Christen aus zehn orthodoxen Gemeinschaften haben am Bettag in der griechisch-orthodoxen Kirche in Zürich den «Verband Orthodoxer Kirchen im Kanton Zürich» gegründet.

Der Vorstand des neuen orthodoxen Verbandes.
Der Vorstand des neuen orthodoxen Verbandes. (Bild: Vera Markus/Katholische Kirche im Kanton Zürich)

Ziel des Verbandes sei, als ebenbürtiger Partner im kirchlichen Leben von Stadt und Kanton ernstgenommen zu werden und einen Beitrag zu leisten. Die orthodoxen Kirchgemeinden wollen sich beteiligen an der Seelsorge in Spitälern und Gefängnissen, mitarbeiten im Bereich des Religionsunterrichtes an Schulen sowie im Umfeld christlicher Spiritualität auch ihre Formen und Prägungen einbringen.

Das Co-Präsidium bilden die der koptischen Kirche zugehörige Frau Siham Müller und der griechisch-orthodoxe Kyriakos Papageorgiou. Beide leben seit vielen Jahrzehnten in der Schweiz, Papageorgiou ist seit 1999 Mitglied des Zürcher Gemeinderates. In den Vorstand gewählt wurden Mitglieder der Kirchgemeinden der orthodoxen Kirchen von Ägypten, Äthiopien, Armenien, Griechenland, Rumänien, Russland, Serbien und Syrien.

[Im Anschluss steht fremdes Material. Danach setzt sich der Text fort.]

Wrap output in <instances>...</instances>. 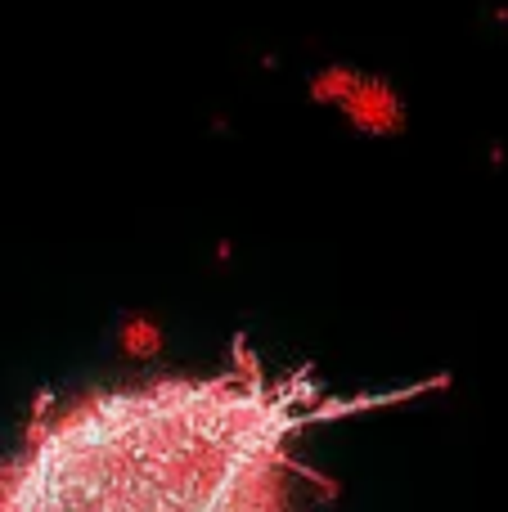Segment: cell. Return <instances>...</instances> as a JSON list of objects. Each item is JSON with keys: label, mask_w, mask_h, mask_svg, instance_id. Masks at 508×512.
<instances>
[{"label": "cell", "mask_w": 508, "mask_h": 512, "mask_svg": "<svg viewBox=\"0 0 508 512\" xmlns=\"http://www.w3.org/2000/svg\"><path fill=\"white\" fill-rule=\"evenodd\" d=\"M437 387L333 391L239 346L212 373L41 396L0 454V512H315L311 436Z\"/></svg>", "instance_id": "obj_1"}, {"label": "cell", "mask_w": 508, "mask_h": 512, "mask_svg": "<svg viewBox=\"0 0 508 512\" xmlns=\"http://www.w3.org/2000/svg\"><path fill=\"white\" fill-rule=\"evenodd\" d=\"M311 99L338 108L360 135H401L405 131L401 90L392 81L374 77V72H356V68L333 63V68L311 77Z\"/></svg>", "instance_id": "obj_2"}]
</instances>
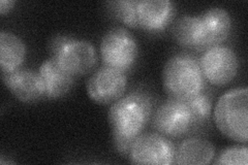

Regierungsrat Martin Graf gratulierte dem jungen Vorstand und wünschte ihm einen langen Atem auf dem Weg zur Anerkennung. Irene Gysel, Vizepräsidentin des reformierten Kirchenrates, bezeichnete diesen Tag als kleines Pfingstwunder, das sich über alle kulturellen, theologischen und sprachlichen Verschiedenheiten hinweg innerhalb der Orthodoxie ereignet hätte. Sie freute sich darüber, dass in den Vorstand drei Frauen gewählt wurden. Benno Schnüriger, Präsident des katholischen Synodalrates, erinnerte daran, dass auch die Katholiken eine Einwandererkirche waren, die erst 1963 ihre Anerkennung erhielt.